Housing Data Show Woes Are Easing

The Wall Street Journal

18 November 2011

The share of households delinquent on their mortgage payments has fallen to the lowest level since the end of 2008, offering signs that modest job gains are stemming further damage for now in the battered U.S. housing sector.

A report released Thursday by the Mortgage Bankers Association showed that 8% of mortgage borrowers were at least one month past due on their payments during the third quarter, down from 8.4% in the second quarter and 9.1% one year ago.


An additional 4.4% of all borrowers were in some stage of foreclosure, representing more than two million loans, unchanged from the second quarter and the year-earlier period. The figures remain near their highest levels of the crisis.

The decline in delinquencies means the housing market’s woes aren’t getting worse, but many markets must still digest an enormous backlog of bank-owned foreclosures over the coming years. That is likely to keep pressure on prices for at least another year, and the market remains vulnerable if the economic recovery doesn’t accelerate.

In recent quarters, delinquencies have moved largely in lock-step with employment. As job growth firms up, delinquencies should continue to fall, but if borrowers lose their jobs or see their hours cut back, they are more likely to fall behind on payments.

Meanwhile, in a modest sign of improvement, the Commerce Department said Thursday that construction of single-family homes increased 3.9% in October from a month earlier, running at a seasonally adjusted annual rate of 430,000. That was down 0.9% from a year ago.

Construction remains at historically depressed levels because builders must compete with the glut of bank-owned foreclosures.

While “we’re on the downhill side of the mountain now…we still have a long way to go,” said Michael Fratantoni, vice president of research for the MBA. It could take at least three to four years for foreclosure levels to return to more normal levels, he said.

The housing market still faces other big challenges, such as the nearly one in four homeowners with a mortgage who owe more than their homes are worth.

William Dudley, president of the New York Federal Reserve Bank, said in a speech Thursday that current debt-restructuring mechanisms for mortgages aren’t adequate, and he warned that the “flawed structure” would “destroy much more value in housing than is necessary.”

Mr. Dudley became the latest policy maker to urge wider consideration of loan write-downs, signaling his support for a program that would allow underwater borrowers who make timely mortgage payments to “earn accelerated principal reduction” over time.

Government-controlled mortgage giants Fannie Mae and Freddie Mac have resisted writing down loan balances, and banks have used such write-downs sparingly, saying other loan modifications are just as successful but much less costly.

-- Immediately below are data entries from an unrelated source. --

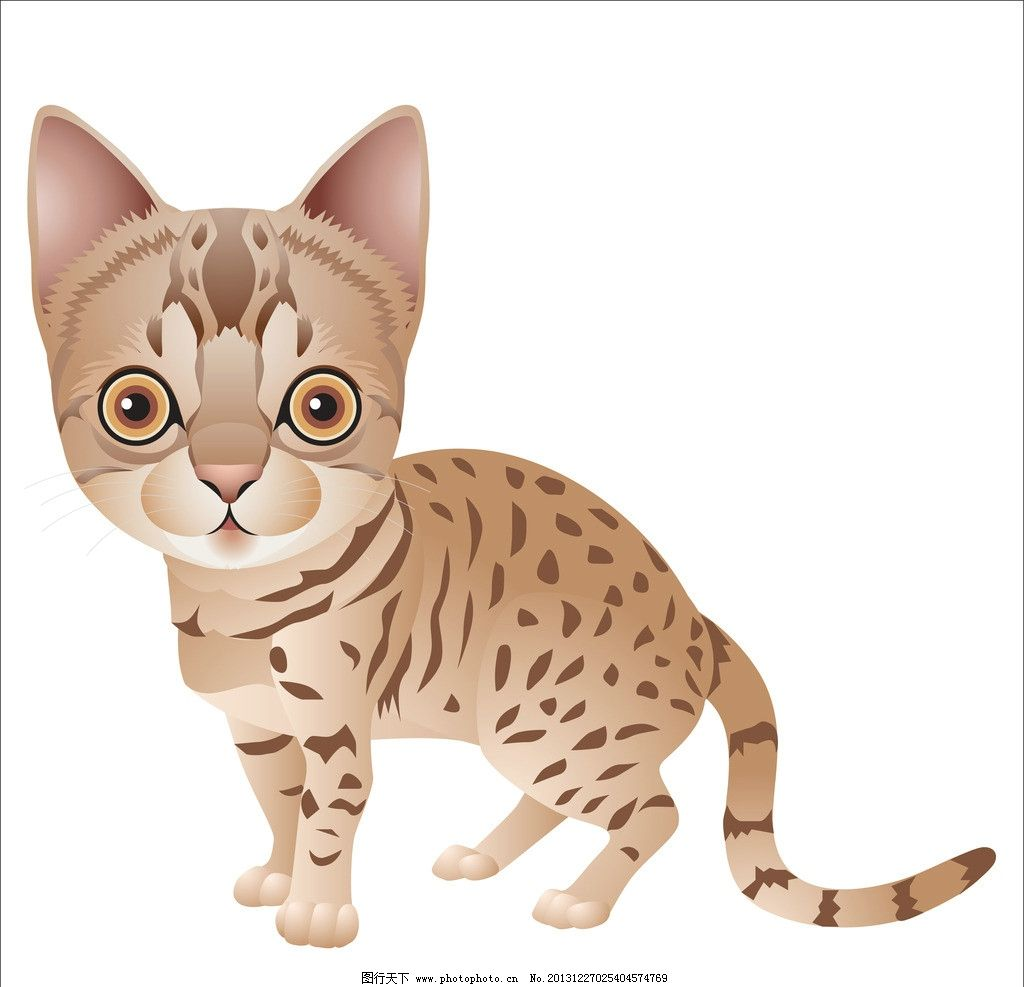 小猫 动物 可爱猫 猫咪 卡通 手绘画 插画设计 矢量卡通设计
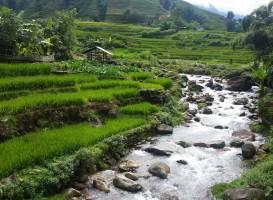 Terraced Rice Fields in Shin Chai Village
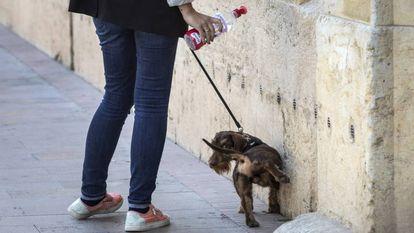 Una propietaria usa una botella de agua para limpiar el pis de su mascota en una calle de Valencia.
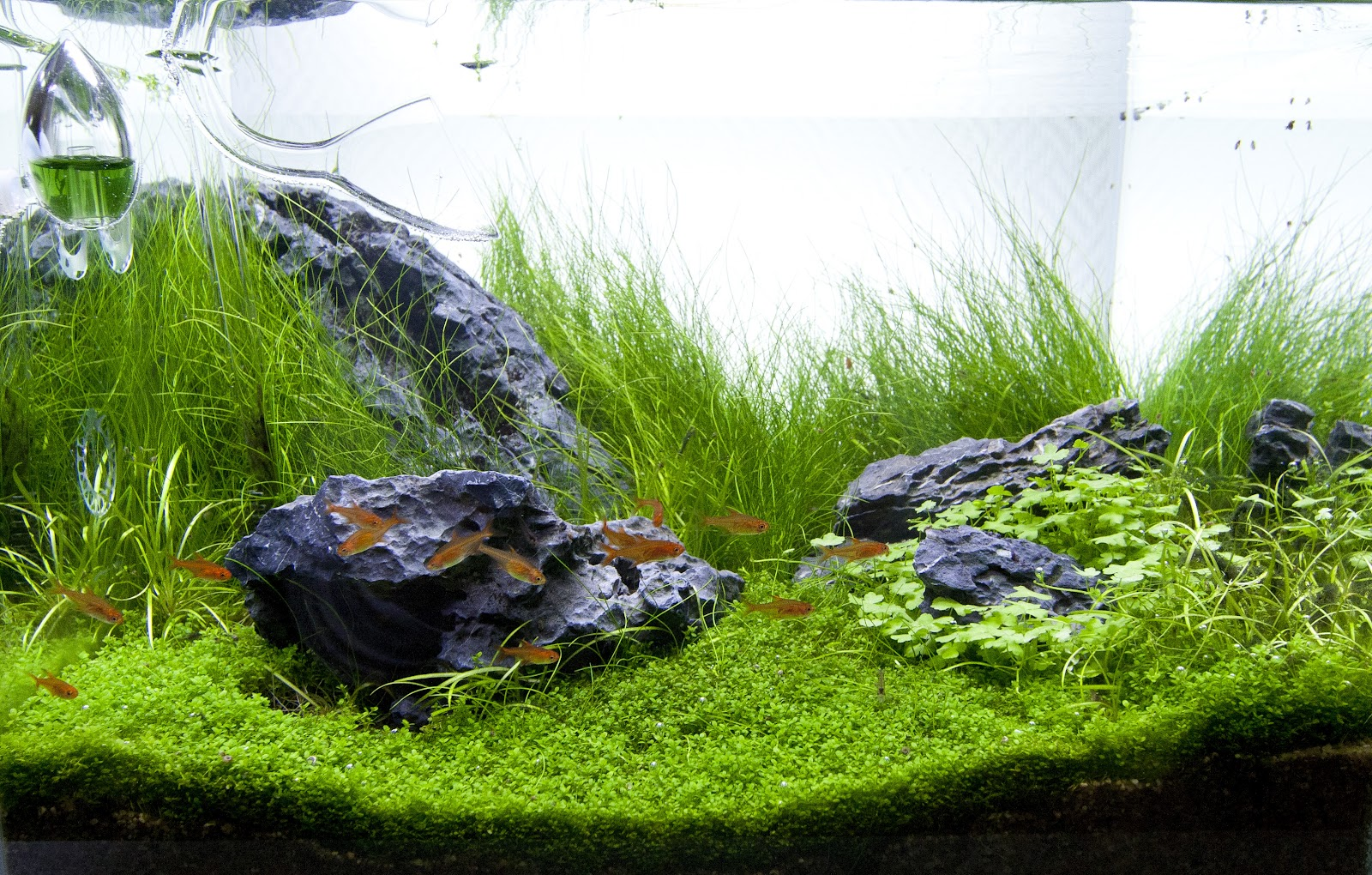 ... Hydrocotyle sp. Japan, which is a really nice plant for aquascaping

The Mortgage Bankers Association data also shine light on why some states have larger backlogs of bad mortgages. Nine of 10 states with foreclosure rates that exceed the national average are judicial states, where banks must process foreclosures by going to court. That is designed to provide greater legal protections to homeowners, but it has led to larger foreclosure backlogs than states where foreclosures are completed through an administrative process.

In Florida, a judicial-foreclosure state, more than 14% of all mortgages were in some stage of foreclosure at the end of September, the highest rate in the country. Florida suffered one of the most severe housing busts.

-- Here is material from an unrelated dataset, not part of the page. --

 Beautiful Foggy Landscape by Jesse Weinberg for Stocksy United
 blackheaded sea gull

New Jersey, another judicial-foreclosure state, didn’t experience nearly as dramatic a housing boom and bust as the hardest-hit markets. However, New Jersey surpassed Nevada as the state with the second-highest foreclosure inventory, with more than 8% of mortgages in foreclosure.

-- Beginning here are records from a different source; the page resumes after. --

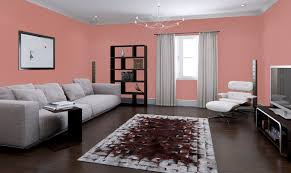 paint interiorDecorative paint  for walls  interior  acrylic  COVERMATT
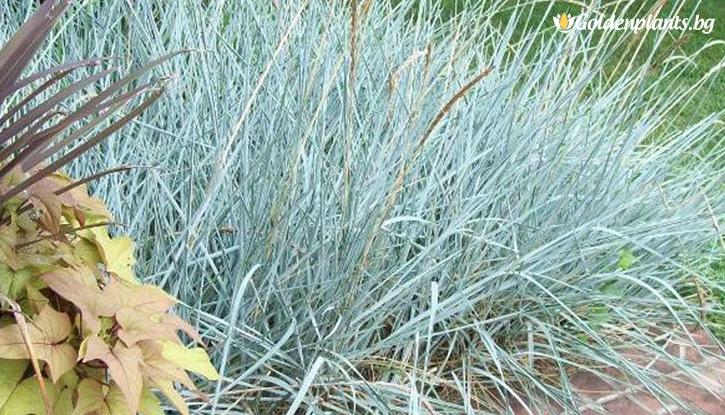 Снимка Пясъчен елимус /Leymus arenarius - Blue Dune Lyme Grass/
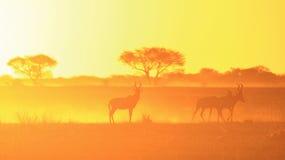 Fond de coucher du soleil de jaune d'or - faune rouge de Hartebeest d'Afrique. Photos stock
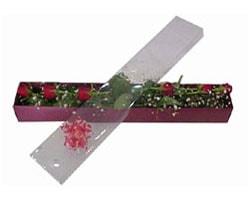 Van anneler günü çiçek yolla   6 adet kirmizi gül kutu içinde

About 2.7 million mortgages nationwide that were made between 2004 and 2008 ended in foreclosure through February, representing around 6.4% of all mortgages issued over that period. An additional 3.6 million homes, or 8.3% of loans, are at immediate risk of foreclosure, according to a separate report released Thursday by the Center for Responsible Lending, a nonprofit research and consumer-advocacy group.